In this guest feature, Travis Lairson, founder of TLN Consulting Group and a dedicated Houston City Beat Community Connector, challenges us to stop “chasing strangers” and start “waking up” dormant revenue. Travis brings nearly two decades of operational strategy—from elite automotive brands to healthcare leadership—to help local entrepreneurs scale.
His “Spring Maintenance” case study is a masterclass in high-ROI, low-cost marketing. Whether you’re in the trades, healthcare, or B2B, his 6-step framework for reactivation is the perfect roadmap for a Q2 revenue surge.
Article written by Travis Lairson
Spring Is a Great Time to See New Growth from Old Work
Most business owners are sitting on six figures of formant revenue. Spring is the month to wake it up before spending another dollar chasing strangers!
Many businesses underestimate how much revenue sits inside their existing contact list. A simple reactivation campaign can produce quick results.
Client Case Study
Last year, a client of mine, in the home services/trade business had over 1,400 contacts in their CRM. These included:
- Past customers
- People who requested estimates
- Website inquiries that never booked
The company had spent most of the year chasing new leads through ads and referrals. Very little attention was given to the people already in their system.
The Problem
A quick review showed:
- 320 estimates were sent in the previous 122 months that never closed
- 470 past customers had not purchased again in over a year
- Many prospects were contacted only once.
In other words, hundreds of people had already shown interest but were never re-engaged.
The Strategy
The company ran a simple March “Spring Maintenance Check” campaign targeting these dormant prospects.
The outreach included:
- Email 1: Spring maintenance reminder and limited availability
- SMS reminder: Quick message offering scheduling
- Follow-up call: “We’re scheduling spring service routes in your area.”
The offer was simple: a priority scheduling slot for spring home repairs and maintenance.
No discounting, just convenience and timing.
The Results (30 Days)
From the dormant list:
- 38 jobs booked
- $27,400 in new revenue
- 11 new repeat customers who had not purchased in over two years
Most of these customers had originally contacted the company 6-10 months earlier.
They simply needed a timely reason to act.
How do you do it yourself?
Step 1: Pull the Right Lists
Run three reports:
- Leads from the last 6-12 months who never purchased
- Customers who haven’t bought in 90-180 days
- Quotes sent but never closed
Segment them by:
- Industry or service type
- Original offer
- Last contact date
- Purchase size (if any)
DO NOT blast everyone the same message. Relevance drives response.
Step 2: Change the Angle (Don’t Just “Check In”)
“Just following up” gets ignored.
Use a new reason to reach out:
- Spring Reset
- Q2 Planning Session
Seasonal Offer
- Limited Availability Notice
- Price Increase Coming
- New Service Launch
- Case Study Update
You need a reason.

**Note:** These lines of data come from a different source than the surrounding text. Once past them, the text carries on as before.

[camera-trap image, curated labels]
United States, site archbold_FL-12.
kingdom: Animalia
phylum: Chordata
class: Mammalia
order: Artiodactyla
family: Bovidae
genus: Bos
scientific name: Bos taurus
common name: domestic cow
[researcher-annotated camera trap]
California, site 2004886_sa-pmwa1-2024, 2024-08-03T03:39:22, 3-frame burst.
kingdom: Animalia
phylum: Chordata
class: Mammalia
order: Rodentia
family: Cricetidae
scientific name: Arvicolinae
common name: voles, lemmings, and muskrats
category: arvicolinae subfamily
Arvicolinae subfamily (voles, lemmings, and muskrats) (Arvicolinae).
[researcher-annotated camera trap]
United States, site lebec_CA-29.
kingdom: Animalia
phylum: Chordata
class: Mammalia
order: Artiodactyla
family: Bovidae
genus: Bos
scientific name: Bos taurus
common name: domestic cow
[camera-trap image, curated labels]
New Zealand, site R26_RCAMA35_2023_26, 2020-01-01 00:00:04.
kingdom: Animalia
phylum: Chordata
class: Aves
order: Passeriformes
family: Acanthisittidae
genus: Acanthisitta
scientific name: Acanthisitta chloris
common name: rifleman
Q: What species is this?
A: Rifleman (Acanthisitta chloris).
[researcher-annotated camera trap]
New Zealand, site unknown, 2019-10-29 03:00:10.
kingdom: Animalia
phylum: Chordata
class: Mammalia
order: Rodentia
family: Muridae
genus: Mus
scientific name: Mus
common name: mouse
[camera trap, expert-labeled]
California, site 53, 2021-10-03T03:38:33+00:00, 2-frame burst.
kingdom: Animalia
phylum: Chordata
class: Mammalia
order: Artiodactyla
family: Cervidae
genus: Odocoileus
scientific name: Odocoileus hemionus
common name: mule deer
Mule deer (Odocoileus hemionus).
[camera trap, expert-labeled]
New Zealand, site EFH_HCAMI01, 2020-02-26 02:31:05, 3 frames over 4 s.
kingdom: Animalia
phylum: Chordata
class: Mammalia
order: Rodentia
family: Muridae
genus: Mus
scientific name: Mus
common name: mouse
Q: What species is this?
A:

Timing alone isn’t enough.
Step 3: Use Multi-Channel, Not One Message
Email alone won’t cut it. Run a simple 10–14-day reactivation sequence:
- Day 1: Email
- Day 2: SMS (Check compliance)
- Day 4: Phone Call
- Day 7: Email #2 (New Angle)
- Day 10: Final “closing file” message
Most businesses stop after one attempt. The money is in structured follow-up.
Step 4: Lower Friction
If they didn’t buy before, something blocked them. You have to remove those obstacles. Try this:
- Offer a short strategy call instead of a full consult
- Provide a small entry offer
- Add a bonus instead of a discount
- Offer flexible payment
- Clarify the outcome more clearly
Often, it’s confusion, not price, that kills deals.
Step 5: Make It Seasonal
Spring gives you leverage:
- Home services → inspections, landscaping prep
- Healthcare → deductible conversations
- B2B services → Q1 review, Q2 roadmap
- Retail → spring refresh bundles
- Fitness → summer prep urgency
Tie your reactivation to what’s already happening in their life.
Step 6: Measure What Matters
Track:
- Response rate
- Booked calls
- Closed deals
- Revenue from dormant lists
Most owners don’t track reactivation separately. They should. It’s one of the highest ROI campaigns you can run.
Why This Works
We have all heard that we must build the know, like, trust. Dormant leads already:
- Know your name
- Considered your offer
- Had a problem once
You’re not starting from zero. And the cost? Nearly nothing!